JOB ->
Copy word for word the passage of the comment thread below, starting at "2046 words |" and ending at "free market decide.".

2046 words | 6805 views | 9 comments | log in or register to post a comment


California is Insane

  I cannot believe that the biggest hippie state which constitutes most of the "Left Coast" of America, could not find the legislative impetus to pass a ban on this.  That is not to say that I am in favor of such a ban.  In fact, the middle-of-the-road response by this state represents a fair and balanced response to these covenants;  force disclosure and let the free market decide. 
 

  I guess that we could look at this as a middle ground and see how it works:  a (nominally) democratic experiment in the free market that might point the way to the type of rational legislation that is hard to overturn.  The tax payers of the other 15 states which banned this outright could be in for some court costs as challenges are brought forth in each jurisdiction.

  Weird, weird, weird world.

 
by William Pattison | 2010/08/02 | log in or register to post a reply

Freehold System - Just Require Notice and let the Free Market decide

Robert, you keep looking at the negative of Freehold and never discuss the positives.  Why not follow California and require stutory disclosure and let the market decide where to go?  

 If I can buy a house with an amazing amenity package and pay 10% less than I would otherwise because I am sharing the cost of the infrastructure with other owners of the home over 99 years at a cost of 1% per sale transation, why not?  My neighborhood in Florida has a .5 percent transfer fee paid to the St. Joe Foundation at each sale and I did not get a discount ont he home price.

Further, the are many developments languishing because banks won't finance development in this recession.  We need creative financing to get through this recession.  Why not try this on a temporary basis during the recession?

If the developments are securitied most of the money funded would NOT go to developers who sell and leave but to the Community Banks that are holding the notes on underwater projects.   The banks would then have problem notes resolved and would have more money to lend to others.

RECORDED INFORMATION ->

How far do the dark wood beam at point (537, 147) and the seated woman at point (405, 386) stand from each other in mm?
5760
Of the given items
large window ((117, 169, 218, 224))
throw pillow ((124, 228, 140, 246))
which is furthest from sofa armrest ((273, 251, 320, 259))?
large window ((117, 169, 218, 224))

==

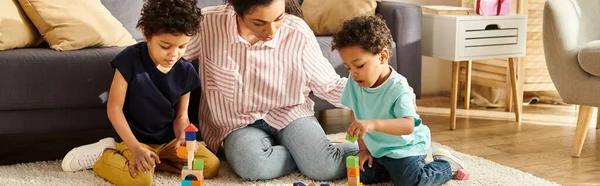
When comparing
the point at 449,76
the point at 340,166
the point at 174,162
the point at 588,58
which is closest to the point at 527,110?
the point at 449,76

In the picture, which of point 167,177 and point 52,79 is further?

...

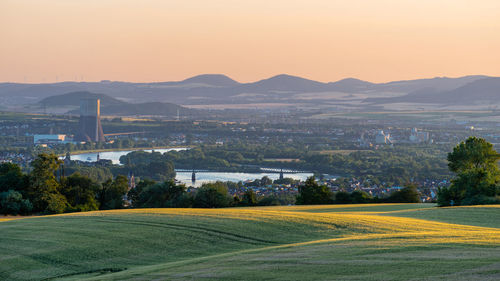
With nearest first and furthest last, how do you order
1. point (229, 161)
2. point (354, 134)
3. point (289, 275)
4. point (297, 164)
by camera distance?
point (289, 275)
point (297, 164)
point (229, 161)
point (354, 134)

FULL SOLUTION ->
2046 words | 6805 views | 9 comments | log in or register to post a comment


California is Insane

  I cannot believe that the biggest hippie state which constitutes most of the "Left Coast" of America, could not find the legislative impetus to pass a ban on this.  That is not to say that I am in favor of such a ban.  In fact, the middle-of-the-road response by this state represents a fair and balanced response to these covenants;  force disclosure and let the free market decide.